**Required work**
Output the lines from the one containing "What is the" through the one containing "4. paper poster", both included, as a JSON list of strings with one string per line and blank lines omitted.

[Records from a spatial question set]
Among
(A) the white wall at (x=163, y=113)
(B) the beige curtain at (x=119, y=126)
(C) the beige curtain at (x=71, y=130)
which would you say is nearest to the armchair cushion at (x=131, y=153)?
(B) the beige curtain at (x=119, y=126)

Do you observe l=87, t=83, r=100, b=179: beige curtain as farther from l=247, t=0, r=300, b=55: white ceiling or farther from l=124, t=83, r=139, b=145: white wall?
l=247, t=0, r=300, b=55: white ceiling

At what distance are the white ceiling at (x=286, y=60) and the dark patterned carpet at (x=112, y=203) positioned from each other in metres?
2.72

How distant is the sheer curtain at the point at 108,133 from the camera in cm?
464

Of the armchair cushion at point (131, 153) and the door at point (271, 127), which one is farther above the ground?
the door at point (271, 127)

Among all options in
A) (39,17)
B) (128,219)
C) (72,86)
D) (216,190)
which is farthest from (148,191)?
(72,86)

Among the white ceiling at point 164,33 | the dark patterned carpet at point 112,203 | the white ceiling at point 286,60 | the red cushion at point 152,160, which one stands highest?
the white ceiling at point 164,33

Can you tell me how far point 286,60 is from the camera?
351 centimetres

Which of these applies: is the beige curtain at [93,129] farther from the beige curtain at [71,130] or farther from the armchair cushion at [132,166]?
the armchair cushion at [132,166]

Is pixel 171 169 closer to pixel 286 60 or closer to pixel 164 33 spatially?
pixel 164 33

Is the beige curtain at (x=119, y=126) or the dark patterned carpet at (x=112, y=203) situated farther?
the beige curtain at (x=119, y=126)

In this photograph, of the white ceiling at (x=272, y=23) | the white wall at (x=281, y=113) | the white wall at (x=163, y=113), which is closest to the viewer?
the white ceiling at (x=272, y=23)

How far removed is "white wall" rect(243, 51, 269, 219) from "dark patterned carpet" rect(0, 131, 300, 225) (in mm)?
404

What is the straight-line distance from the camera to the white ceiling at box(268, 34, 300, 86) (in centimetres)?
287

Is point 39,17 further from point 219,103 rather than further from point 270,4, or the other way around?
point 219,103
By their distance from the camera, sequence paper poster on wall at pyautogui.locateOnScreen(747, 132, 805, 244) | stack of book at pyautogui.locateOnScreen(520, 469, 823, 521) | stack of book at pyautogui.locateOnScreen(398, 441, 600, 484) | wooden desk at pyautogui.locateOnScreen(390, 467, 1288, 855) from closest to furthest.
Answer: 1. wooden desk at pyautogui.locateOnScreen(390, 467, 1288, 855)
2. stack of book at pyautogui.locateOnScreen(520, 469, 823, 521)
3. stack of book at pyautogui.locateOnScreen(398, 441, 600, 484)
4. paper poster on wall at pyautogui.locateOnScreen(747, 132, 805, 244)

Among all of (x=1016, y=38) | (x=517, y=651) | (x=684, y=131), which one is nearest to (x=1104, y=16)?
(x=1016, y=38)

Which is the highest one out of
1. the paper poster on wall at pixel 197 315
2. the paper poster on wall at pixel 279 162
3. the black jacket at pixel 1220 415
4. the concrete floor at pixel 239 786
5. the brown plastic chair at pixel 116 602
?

**Response below**
[
  "What is the straight-line distance from the camera to the white ceiling at box(268, 34, 300, 86) (in centimetres)?",
  "287",
  "Is point 39,17 further from point 219,103 rather than further from point 270,4, or the other way around?",
  "point 219,103",
  "By their distance from the camera, sequence paper poster on wall at pyautogui.locateOnScreen(747, 132, 805, 244) | stack of book at pyautogui.locateOnScreen(520, 469, 823, 521) | stack of book at pyautogui.locateOnScreen(398, 441, 600, 484) | wooden desk at pyautogui.locateOnScreen(390, 467, 1288, 855) from closest to furthest.",
  "Answer: 1. wooden desk at pyautogui.locateOnScreen(390, 467, 1288, 855)",
  "2. stack of book at pyautogui.locateOnScreen(520, 469, 823, 521)",
  "3. stack of book at pyautogui.locateOnScreen(398, 441, 600, 484)",
  "4. paper poster on wall at pyautogui.locateOnScreen(747, 132, 805, 244)"
]